Insiders are employees that must be trusted with access to sensitive information, and because of that trust can be a major threat. Insiders have compromised organizations in multiple domains including manufacturing, finance, government, and even scientific research. Even worse, insiders attacks are consistently catalogued as the most costly given the elevated privilege that insiders have in terms of trust and access. This makes the insider issue one of the most challenging problems in computer security.
As with many other complex systems (e.g., the Internet, online social networks, and the brain), information systems consist of a large number of interacting elements (e.g., users, services, devices, files) in which the aggregate activity of the system cannot be derived by analyzing individual contributions, i.e., their aggregate behavior is nonlinear. Graphs, where nodes represent the elements and edges capture the interactions between the elements of the system, have been used across multiple domains to capture the interactions between the elements of complex systems. The use of graphs to study the structure of complex systems has revealed some plausible explanations for the emergence of collective behavior in these systems such as the understanding of regular and anomalous behavior. In this work, we treat the malicious insider as an anomaly and use bipartite graphs to detect their anomalous behaviors.
The resulting focus on malicious patterns, as opposed to malicious nodes, implements an assumption that the malicious insider is not intrinsically hostile. Rather, malicious behaviors can emerge over time or in respect to specific conditions. Static graphical analysis is based on the analysis of graph snapshots and cannot integrate temporal patterns. In contrast, the study of temporal graphs, where information of single graph snapshots is aggregated, tends to reflect more accurately the evolution of the system as nodes and edges appear and disappear over time. The focus of this work is to understand the malicious behaviors over time rather than identifying the static malicious nodes.
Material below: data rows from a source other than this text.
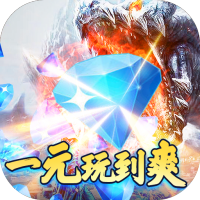 战神新世纪（一元商城特权）独家礼包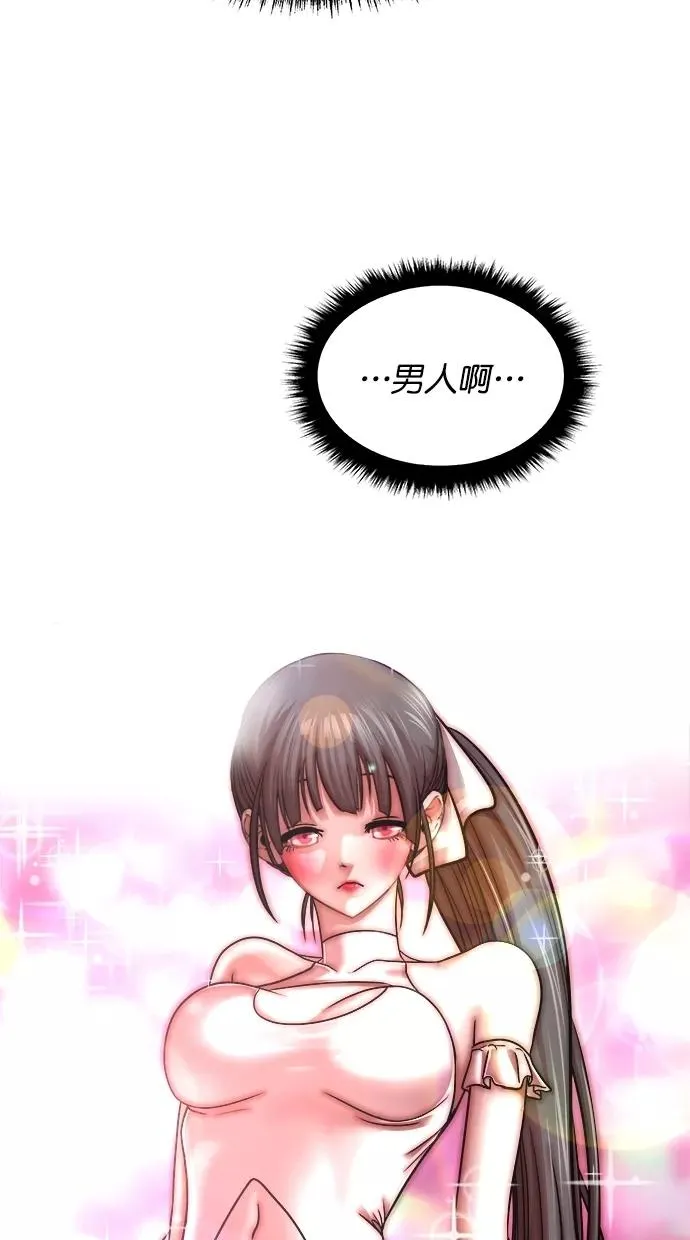 第三季 第37话 变性手术 [03] 第42页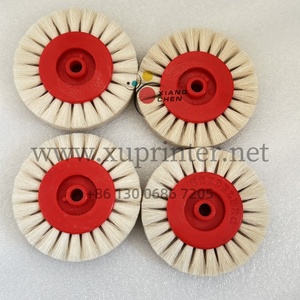 WD High Quality Brush Wheel <b>White</b> 66.020.122 60--6mm 60-8mm for Feeder Press Paper Roller Printing Machine Parts - Product Image 2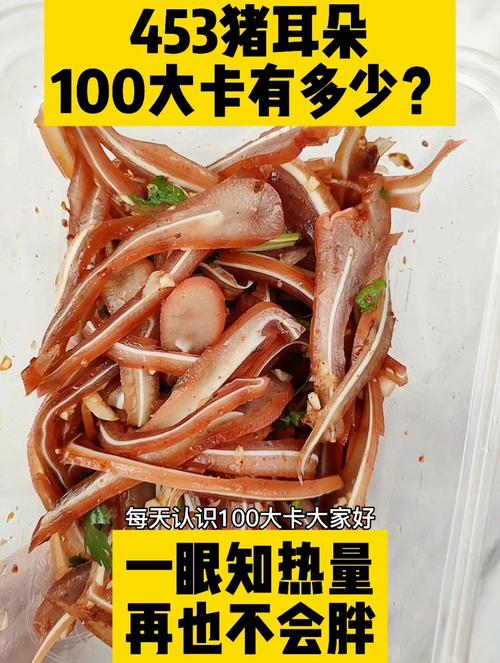 豬耳朵熱量高嗎
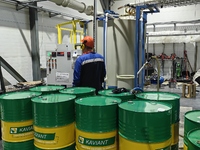 О компании - kaviant.ru - Новосибирск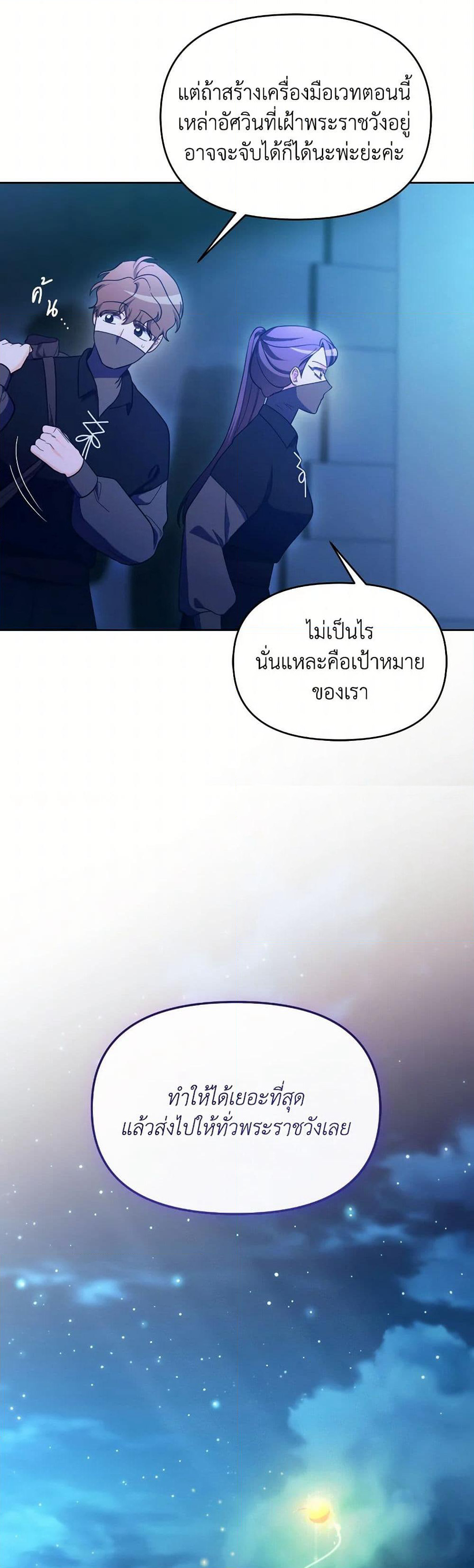The Villainess's Dazzling Debut page 24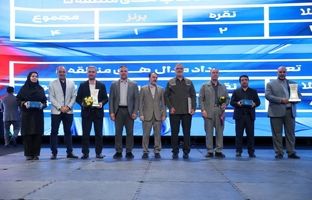 اختتامیه چهارمین دوره مسابقات قهرمان شهر برگزار شد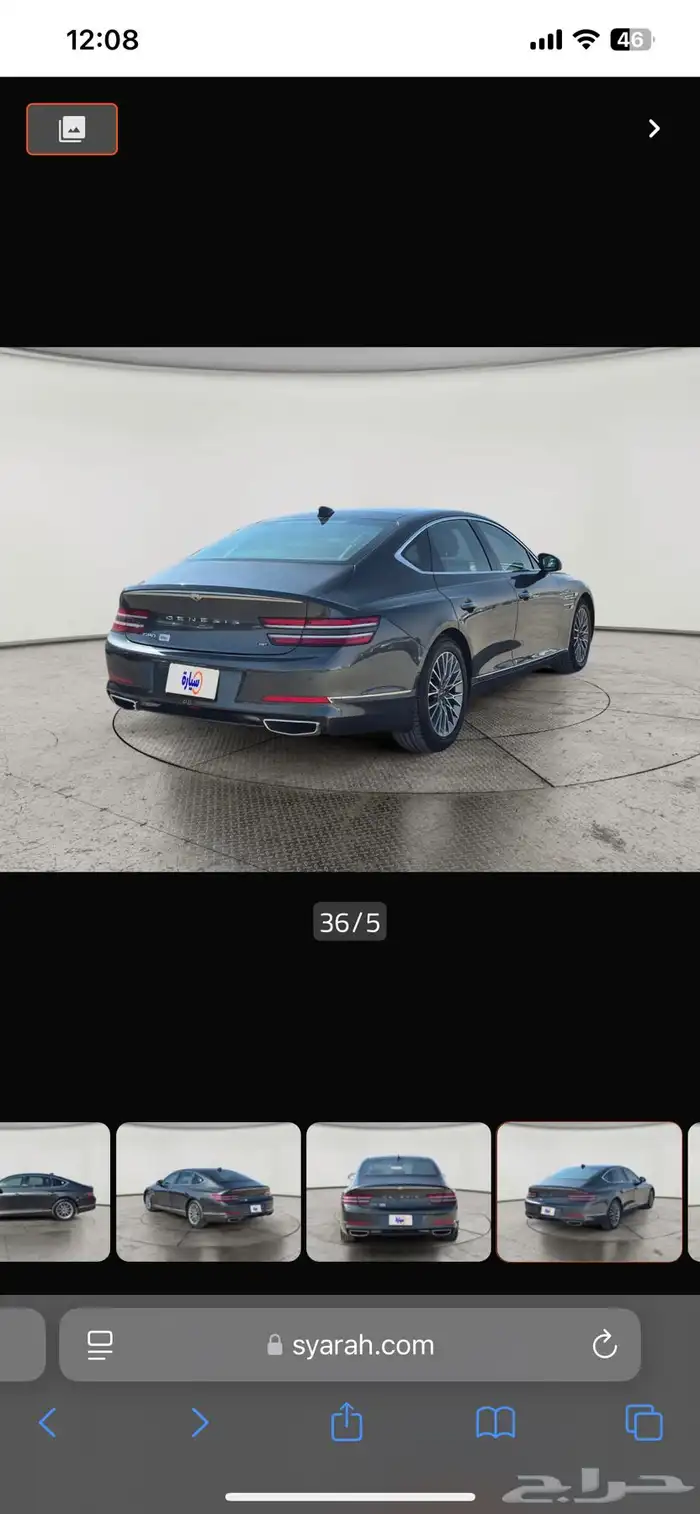 جينيسيس G80 بريستيج 2023   ممشى 68 ألف 4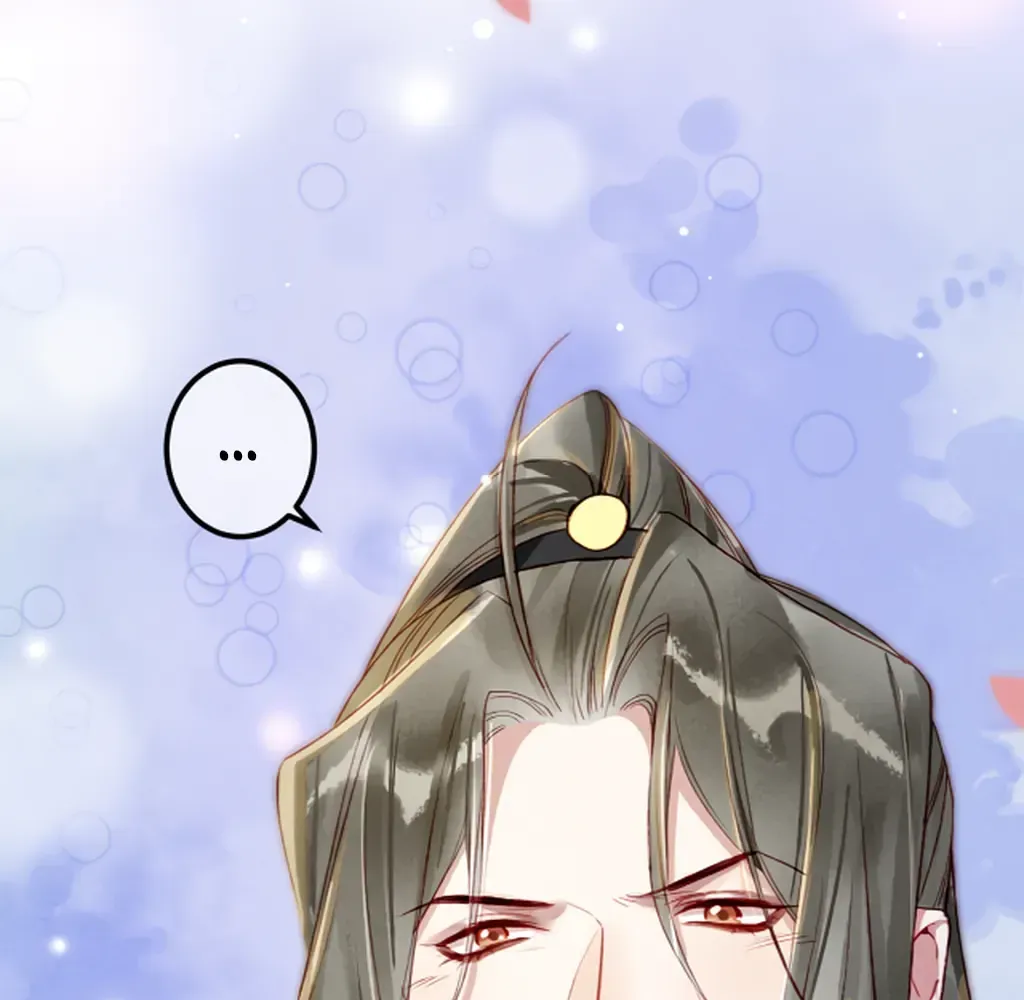 Peerless Beauty Chapter 78 Online - pƔgina 55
To understand such complex systems, empirical data with detailed temporal information is a prerequisite. Correct temporal information is much more readily available as a source of ground truth than correctly labeled insider threat datasets. In the context of information systems, temporally annotated datasets are widely available thanks to the presence of user-system interaction logs. This enables the use of graph mining analytics for the understanding of anomalous behavior such as the one that insiders might pose.
For the purposes of this project, we characterize and detect anomalous events in an information system based on a centralized version control system. We identify time intervals during which significant changes in the structure of the temporal graphs may correspond to functional change points, e.g., a precipitating events. This problem has also been referred to as change point detection.
We model user-system interactions in a version control system as a temporal bipartite graph where interactions occur exclusively between two types of nodes, (i) users and (ii) software components. Note that the edges in this graph are only between these two types of nodes. A one-mode projection of this graph is the user graph in which two nodes (users) are connected if they have interacted at least once with the same component. Our methodology includes studying the evolution of the one-mode user graph to identify topological properties that characterize the system’s normal behavior. Among these observed properties, those that do not follow the norm of the regular pattern are assumed to indicate the presence of an anomalous event. Such an event may indicate a potential insider incident or, at least, an event that requires further investigation.
In particular, the user graph allows us to explore the impact of precipitating events in user-system interactions. Precipitating events are key events that have the potential to trigger insiders to become a threat to their employer. We hypothesized that precipitating events impact the behavior of interactions between users and components in the version control system by changing patterns of committing behavior. To test this hypothesis, we model and compare the volume of interactions between users over similar or related components as opposed to non-related components over time. To capture sets of users with similar patterns of interaction, we rely on the notion of community structure to identify communities, or clusters, i.e., groups of nodes having higher probability of being connected to each other than to members of other groups. We show that the volume of interactions between users that contribute to unrelated components increases when precipitating events are announced. This indicates the impact of precipitating events in increasing the likelihood of a change in the interacting behavior between users and components, which might be a signal to monitor before an insider attack is committed.